What can payment providers learn from great game design? Quite a lot, according to Hajar Noreddine, VP of Business Development at ZBD. In this Q and A, she reflects on the unexpected career turn, the importance of designing fintech with empathy, and why the gaming industry sometimes hesitates to experiment with new models, even when the opportunity is clear.
1. Name a game you love, and one thing payment providers could learn from it.
One game that really stayed with me is The Last of Us. Beyond the gameplay, what makes it powerful is how intentional and emotionally driven every decision feels. There’s no unnecessary complexity, everything exists to serve the player’s journey.
That’s something fintech can learn from: design with empathy first. Too often, payment products are built around features instead of real human experiences. Great games guide players through complex systems without overwhelming them. Financial tools can do the same. If players can navigate intricate worlds and master layered mechanics, users can absolutely manage sophisticated financial flows, as long as we design with empathy and clarity first.
2. Tell us about a career curveball or moment that really impacted your journey.
Not many people know this, but I entered ad-tech by accident. After graduating with a Business Administration degree, majoring in finance with a minor in Marketing, my plan was clear: build a career in finance or investment. It felt like the perfect mix of my love for mathematics and my people-oriented personality.
While applying for finance roles, I took a temporary import/export job at a retail company. A month in, a friend told me about an opportunity in ad-tech. It paid better, so I treated it as a short-term move while continuing to pursue finance.
What I didn’t expect was how much I’d enjoy it. The pace, the creativity, the blend of data and strategy, and the caliber of people in the industry… it all clicked. Before I knew it, I was turning down finance offers and leaned fully into this path. Ten years later, that “temporary” decision shaped my career in ways I never could have planned.
3. If you could redesign one common industry practice — in gaming, fintech, or BD — what would you scrap immediately?
I would scrap the fear of experimentation with new approaches.
The games industry is changing incredibly fast, yet developers often stick to traditional growth methods, tools, and models, simply because they’ve worked in the past. Even when the data supports innovation, there’s still hesitation.
From my experience, the companies that take educated risks are the ones that gain first-mover advantage and lasting user loyalty. Others end up following.
This mindset is also why, for the first time in history, non-gaming apps surpassed gaming apps in revenue last year. I’ve seen that non-gaming companies tend to be more open to testing new tools, SaaS solutions, and business models. Innovation requires courage, and often, the highest returns come to those willing to try first.
4. What’s an important topic the gaming industry isn’t discussing enough?

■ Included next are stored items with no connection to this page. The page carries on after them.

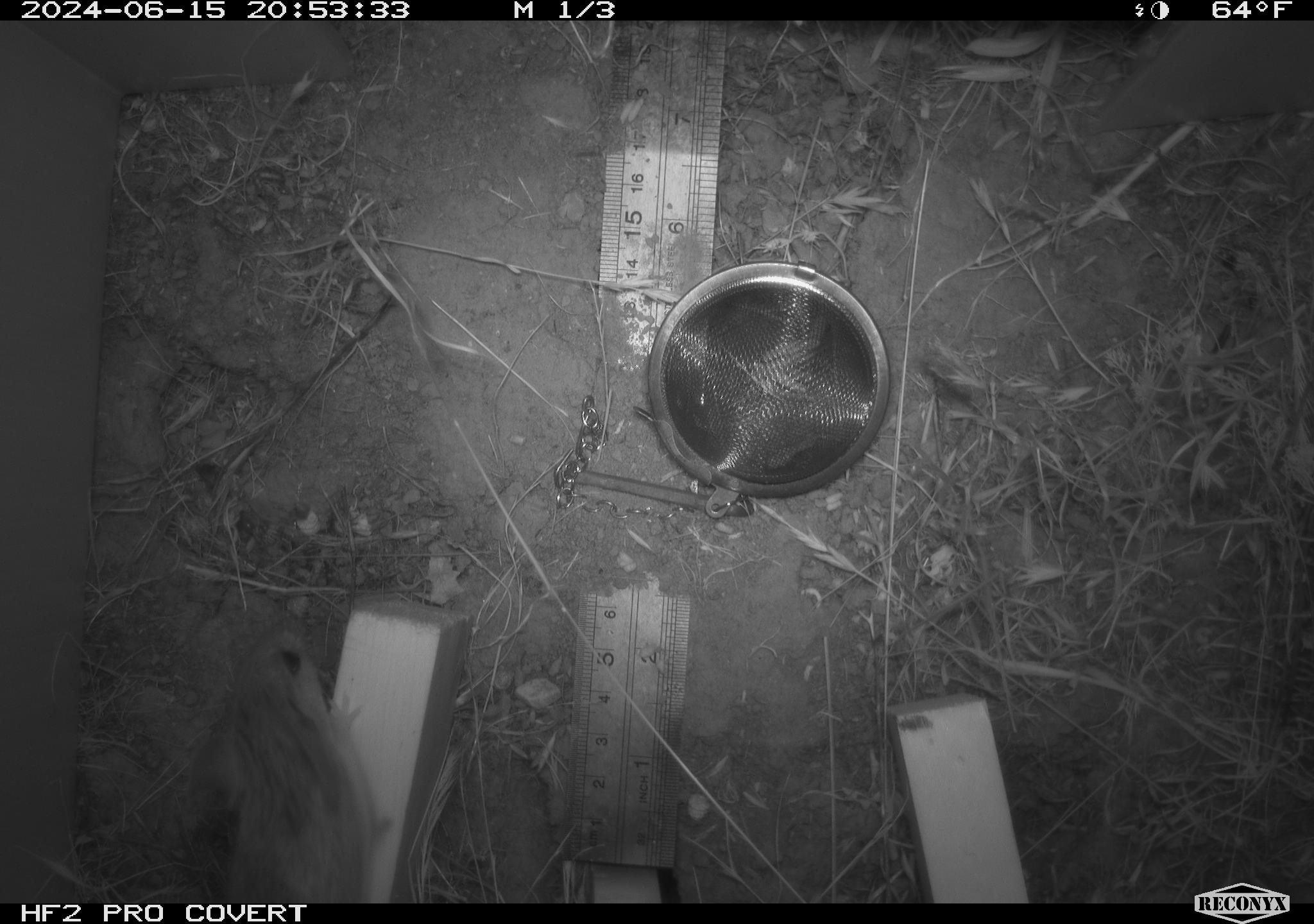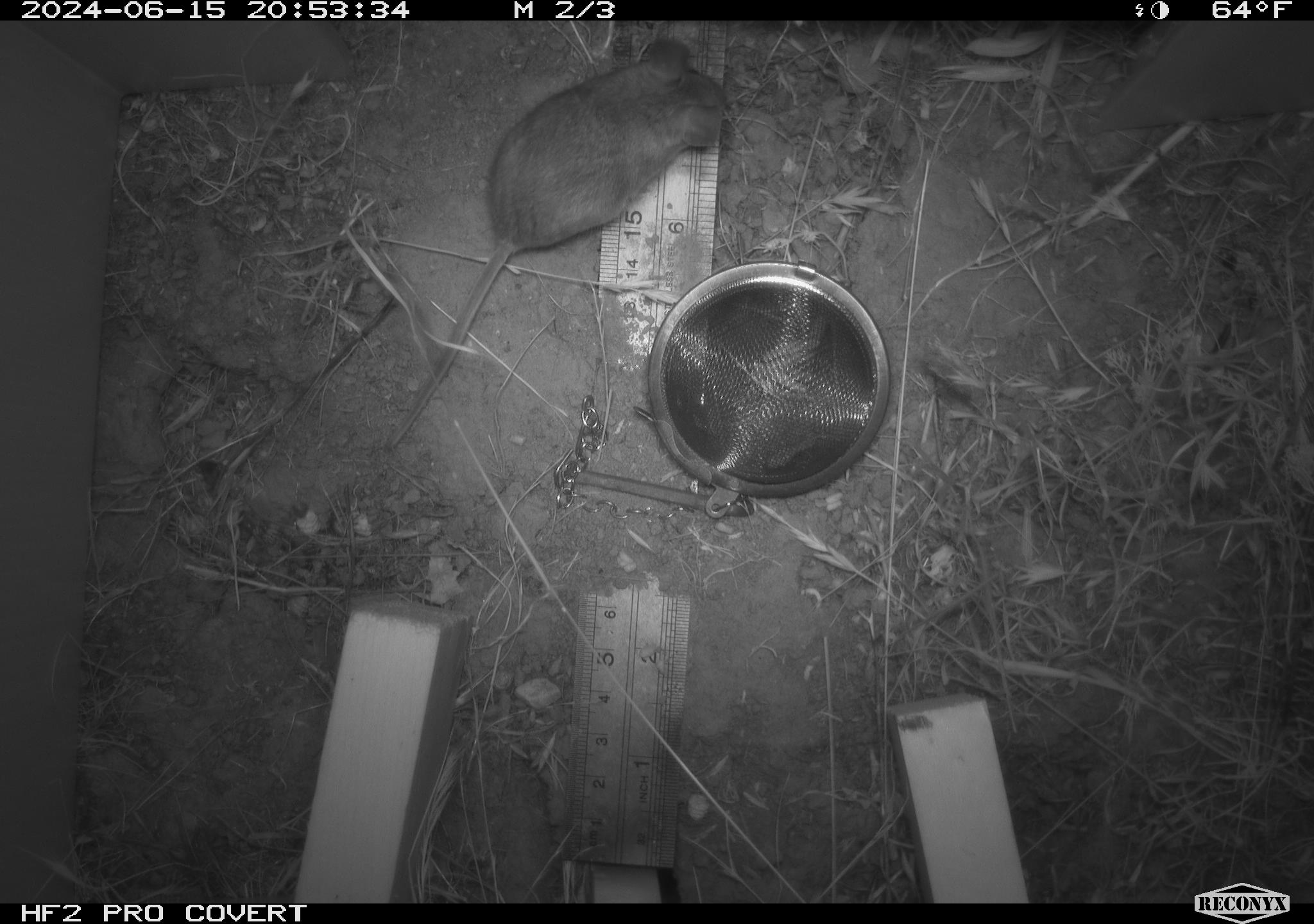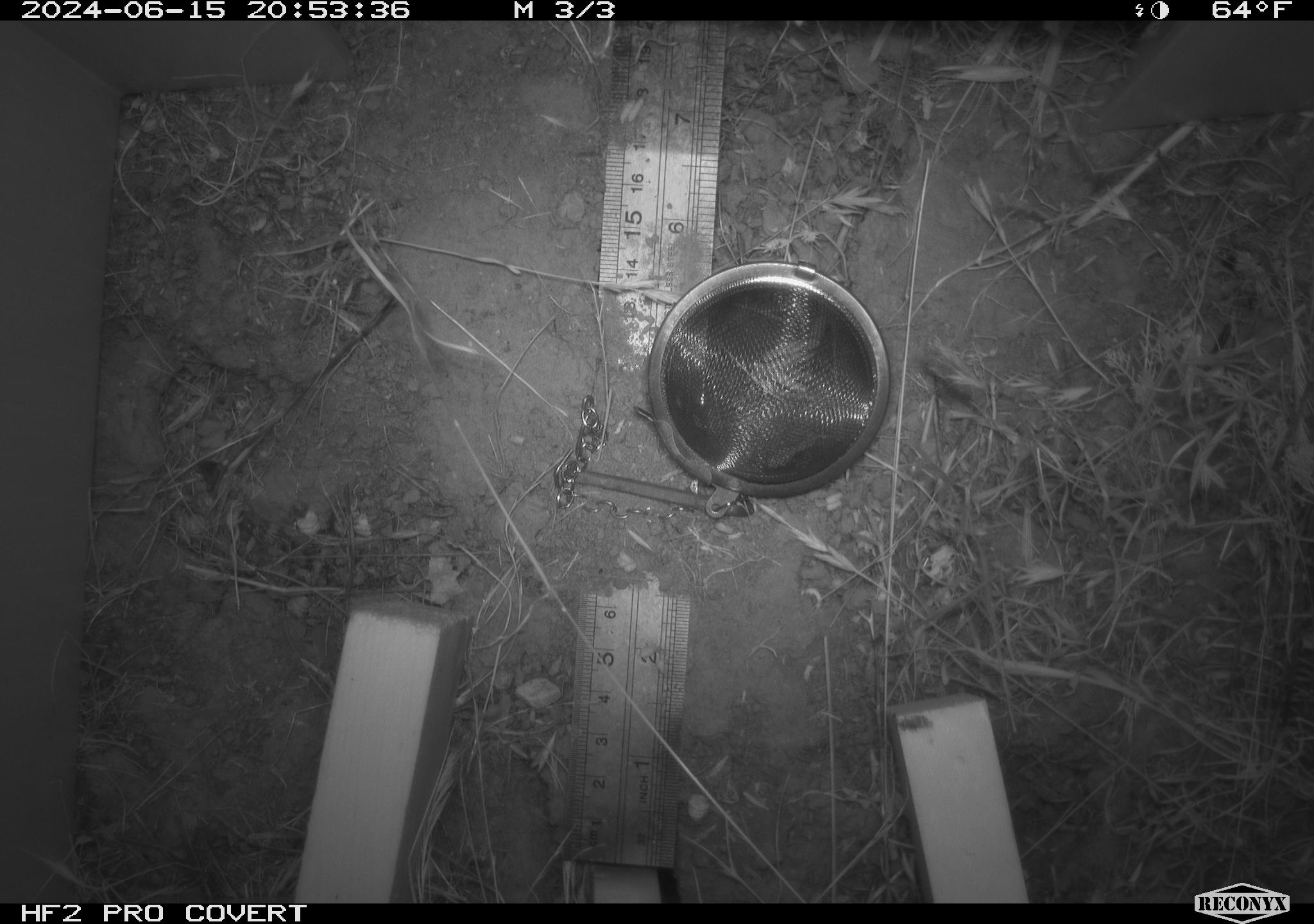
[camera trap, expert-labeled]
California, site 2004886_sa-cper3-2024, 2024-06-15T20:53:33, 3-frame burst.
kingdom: Animalia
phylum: Chordata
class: Mammalia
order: Rodentia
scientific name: Rodentia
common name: rodent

Sustainability: both for players and developers.
We talk constantly about growth, revenue, and engagement, but not enough about long-term player trust and healthy monetization. Games shouldn’t just optimize for short-term wins; they should build ecosystems players want to stay in for years.
The studios that will last are the ones that prioritize balance, transparency, and long-term player relationships.
5. What’s something about ZBD’s direction or product evolution that genuinely excites you right now?
I’d known ZBD for three years before joining, and like many in the industry, I initially saw it as a Bitcoin rewards company. That’s where it started, but the company has grown far past that. Embedded rewards – with payouts in any currency – are just a slice of the end-to-end payments stack that helps studios move beyond today’s fragmented approaches, and enables them to boost engagement in a way we’ve never seen before.
After joining, I was genuinely impressed by the depth of ZBD’s capabilities and the products they’ve been building for studios and publishers. We’re working on things that haven’t been introduced to the gaming industry before, across mobile, PC, and console.
As a gamer myself, I can confidently say, these are solutions that the industry actually needs. ZBD isn’t just following trends, we’re working to make money movement inside games feel like a natural part of the experience, and helping shape what the future of gaming could look like for both gamers and developers.
6. What’s a misconception the gaming world has about fintech, and vice versa?
Gaming often sees fintech as rigid, slow, or disconnected from player experience. On the other hand, fintech sometimes views gaming as “just entertainment” rather than a sophisticated economy with deeply engaged users.
In reality, both views miss the point. Gaming understands engagement and retention at a level most industries can’t match, while fintech excels at infrastructure and scale. When those strengths combine properly, they unlock entirely new experiences for users inside digital ecosystems.